------ Supplied data ------

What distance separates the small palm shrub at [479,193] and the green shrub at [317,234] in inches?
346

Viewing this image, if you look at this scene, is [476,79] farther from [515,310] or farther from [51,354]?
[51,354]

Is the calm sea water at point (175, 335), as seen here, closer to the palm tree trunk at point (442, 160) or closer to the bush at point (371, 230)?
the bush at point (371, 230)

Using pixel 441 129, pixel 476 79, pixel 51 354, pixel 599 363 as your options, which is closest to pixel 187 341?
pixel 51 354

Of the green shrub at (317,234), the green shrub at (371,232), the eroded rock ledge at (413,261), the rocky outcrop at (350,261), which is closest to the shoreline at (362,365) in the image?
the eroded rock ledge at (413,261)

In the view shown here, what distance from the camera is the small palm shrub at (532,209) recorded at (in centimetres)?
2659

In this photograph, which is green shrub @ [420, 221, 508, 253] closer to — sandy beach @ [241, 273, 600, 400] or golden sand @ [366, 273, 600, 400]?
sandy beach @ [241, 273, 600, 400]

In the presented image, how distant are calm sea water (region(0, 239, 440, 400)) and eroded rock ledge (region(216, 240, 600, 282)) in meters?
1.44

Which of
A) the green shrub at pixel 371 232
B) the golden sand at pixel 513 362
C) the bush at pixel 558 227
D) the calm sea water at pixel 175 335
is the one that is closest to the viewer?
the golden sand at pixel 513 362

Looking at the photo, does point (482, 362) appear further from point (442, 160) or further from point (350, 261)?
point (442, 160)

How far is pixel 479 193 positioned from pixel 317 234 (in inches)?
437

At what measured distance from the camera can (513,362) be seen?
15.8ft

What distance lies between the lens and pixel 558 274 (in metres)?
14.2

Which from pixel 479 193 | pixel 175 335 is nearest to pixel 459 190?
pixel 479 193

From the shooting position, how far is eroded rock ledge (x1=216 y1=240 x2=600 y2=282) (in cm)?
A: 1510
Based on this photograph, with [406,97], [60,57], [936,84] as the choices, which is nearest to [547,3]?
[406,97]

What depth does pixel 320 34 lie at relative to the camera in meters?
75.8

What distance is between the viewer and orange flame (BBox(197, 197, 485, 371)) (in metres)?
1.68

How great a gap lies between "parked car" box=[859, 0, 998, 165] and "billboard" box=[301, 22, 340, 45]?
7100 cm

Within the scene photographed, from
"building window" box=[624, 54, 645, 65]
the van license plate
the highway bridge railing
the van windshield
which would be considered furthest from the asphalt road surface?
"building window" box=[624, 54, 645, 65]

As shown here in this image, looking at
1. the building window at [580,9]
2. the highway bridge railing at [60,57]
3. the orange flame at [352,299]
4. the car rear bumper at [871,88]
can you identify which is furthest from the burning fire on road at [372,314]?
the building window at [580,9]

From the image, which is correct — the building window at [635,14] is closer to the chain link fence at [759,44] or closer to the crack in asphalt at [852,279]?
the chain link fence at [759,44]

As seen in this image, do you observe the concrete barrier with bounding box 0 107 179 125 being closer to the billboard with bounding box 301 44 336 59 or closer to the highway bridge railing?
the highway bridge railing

------

◆ **Task directions**
Put every line of the entries above into a JSON list of strings, one string per line, leaving out blank lines.

◆ **Completed exercise**
[
  "What distance separates the small palm shrub at [479,193] and the green shrub at [317,234] in inches?",
  "346",
  "Viewing this image, if you look at this scene, is [476,79] farther from [515,310] or farther from [51,354]?",
  "[51,354]",
  "Is the calm sea water at point (175, 335), as seen here, closer to the palm tree trunk at point (442, 160) or closer to the bush at point (371, 230)?",
  "the bush at point (371, 230)",
  "Using pixel 441 129, pixel 476 79, pixel 51 354, pixel 599 363 as your options, which is closest to pixel 187 341?",
  "pixel 51 354",
  "Of the green shrub at (317,234), the green shrub at (371,232), the eroded rock ledge at (413,261), the rocky outcrop at (350,261), which is closest to the shoreline at (362,365) in the image?",
  "the eroded rock ledge at (413,261)",
  "In the view shown here, what distance from the camera is the small palm shrub at (532,209) recorded at (in centimetres)?",
  "2659",
  "In this photograph, which is green shrub @ [420, 221, 508, 253] closer to — sandy beach @ [241, 273, 600, 400] or golden sand @ [366, 273, 600, 400]?",
  "sandy beach @ [241, 273, 600, 400]",
  "In the presented image, how distant are calm sea water (region(0, 239, 440, 400)) and eroded rock ledge (region(216, 240, 600, 282)) in meters?",
  "1.44",
  "Which of",
  "A) the green shrub at pixel 371 232",
  "B) the golden sand at pixel 513 362",
  "C) the bush at pixel 558 227",
  "D) the calm sea water at pixel 175 335",
  "is the one that is closest to the viewer?",
  "the golden sand at pixel 513 362",
  "Looking at the photo, does point (482, 362) appear further from point (442, 160) or further from point (350, 261)?",
  "point (442, 160)",
  "How far is pixel 479 193 positioned from pixel 317 234 (in inches)?",
  "437",
  "At what measured distance from the camera can (513,362) be seen?",
  "15.8ft",
  "What distance lies between the lens and pixel 558 274 (in metres)?",
  "14.2",
  "Which from pixel 479 193 | pixel 175 335 is nearest to pixel 459 190?",
  "pixel 479 193",
  "From the shooting position, how far is eroded rock ledge (x1=216 y1=240 x2=600 y2=282) (in cm)?",
  "A: 1510",
  "Based on this photograph, with [406,97], [60,57], [936,84] as the choices, which is nearest to [547,3]?",
  "[406,97]",
  "What depth does pixel 320 34 lie at relative to the camera in meters?",
  "75.8",
  "What distance is between the viewer and orange flame (BBox(197, 197, 485, 371)) (in metres)?",
  "1.68",
  "How great a gap lies between \"parked car\" box=[859, 0, 998, 165] and \"billboard\" box=[301, 22, 340, 45]?",
  "7100 cm",
  "Within the scene photographed, from",
  "\"building window\" box=[624, 54, 645, 65]",
  "the van license plate",
  "the highway bridge railing",
  "the van windshield",
  "which would be considered furthest from the asphalt road surface?",
  "\"building window\" box=[624, 54, 645, 65]",
  "As shown here in this image, looking at",
  "1. the building window at [580,9]",
  "2. the highway bridge railing at [60,57]",
  "3. the orange flame at [352,299]",
  "4. the car rear bumper at [871,88]",
  "can you identify which is furthest from the burning fire on road at [372,314]?",
  "the building window at [580,9]",
  "From the image, which is correct — the building window at [635,14] is closer to the chain link fence at [759,44] or closer to the crack in asphalt at [852,279]?",
  "the chain link fence at [759,44]",
  "As seen in this image, do you observe the concrete barrier with bounding box 0 107 179 125 being closer to the billboard with bounding box 301 44 336 59 or closer to the highway bridge railing?",
  "the highway bridge railing"
]